| This comment contains an important key distinction between different usages of "=" that are often casually intermixed in such discussions: There is a major difference in how we quantify the logical variables that occur in formulas. For example, if we consider the atomic formula x = 5+y, then we may mean the identity ∀x∀y (x = 5+y), where all variables are universally quantified. Or we may mean ∃x∃y (x = 5+y), where the variables are existentially quantified. To determine whether this holds, we can search for a solution given by a substitution that makes the terms equal modulo some theory E we associate with =. If E is empty, then this corresponds to syntactic unification.
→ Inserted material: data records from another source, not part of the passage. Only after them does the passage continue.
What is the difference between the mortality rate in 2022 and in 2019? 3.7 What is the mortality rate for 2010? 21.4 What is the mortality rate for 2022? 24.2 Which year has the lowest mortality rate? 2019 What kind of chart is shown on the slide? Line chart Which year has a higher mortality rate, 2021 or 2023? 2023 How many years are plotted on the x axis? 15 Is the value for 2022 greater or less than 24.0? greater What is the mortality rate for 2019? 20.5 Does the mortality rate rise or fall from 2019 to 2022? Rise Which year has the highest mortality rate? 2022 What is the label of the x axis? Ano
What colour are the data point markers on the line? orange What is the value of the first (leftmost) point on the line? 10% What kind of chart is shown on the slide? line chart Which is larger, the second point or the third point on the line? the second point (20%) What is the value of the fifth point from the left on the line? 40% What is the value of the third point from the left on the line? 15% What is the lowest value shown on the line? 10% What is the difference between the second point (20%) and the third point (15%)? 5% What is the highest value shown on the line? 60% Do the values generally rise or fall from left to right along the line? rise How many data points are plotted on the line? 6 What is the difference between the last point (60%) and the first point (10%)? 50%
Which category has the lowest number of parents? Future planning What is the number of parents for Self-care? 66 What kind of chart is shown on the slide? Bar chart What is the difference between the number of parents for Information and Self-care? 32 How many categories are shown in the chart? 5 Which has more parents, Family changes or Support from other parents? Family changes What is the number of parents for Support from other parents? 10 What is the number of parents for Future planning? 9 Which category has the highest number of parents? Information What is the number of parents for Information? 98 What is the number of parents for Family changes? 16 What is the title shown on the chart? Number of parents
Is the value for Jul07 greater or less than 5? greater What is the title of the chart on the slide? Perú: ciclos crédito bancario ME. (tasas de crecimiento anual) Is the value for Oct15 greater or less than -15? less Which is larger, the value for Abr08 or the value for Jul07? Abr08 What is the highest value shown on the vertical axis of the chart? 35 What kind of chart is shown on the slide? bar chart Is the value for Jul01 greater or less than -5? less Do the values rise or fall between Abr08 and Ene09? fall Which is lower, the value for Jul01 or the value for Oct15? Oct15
Confusingly, in the literature, sometimes "equation" is used for both, and an entire subthread in this discussion is due to this issue. When one is asked to "solve for x" etc., then one answers whether there is any solution, thus solving the existentially quantified version. When one means "this identity holds", then one states the universally quantified sentence. |
Since assignment is about twice as frequent as equality testing in typical programs, it’s appropriate that the operator be half as long.
Of course, that's wrong. Trying to make it easier to type, a bigger usability problem is created, assigning counterintuitive symbols to functionality that most people would not associate to them.
So the problem is not what = means in maths, it's what it means for people learning a language. Anyway, smadge is right: most of the uses in maths are of the kind "a little imprecission saves tons of explanation". In other words: that's not a question of what = is, but a question of how we use it to get things done.
Oh and then there is the "I'm used to it so it must not be so bad" crowd and the rationalization ensues.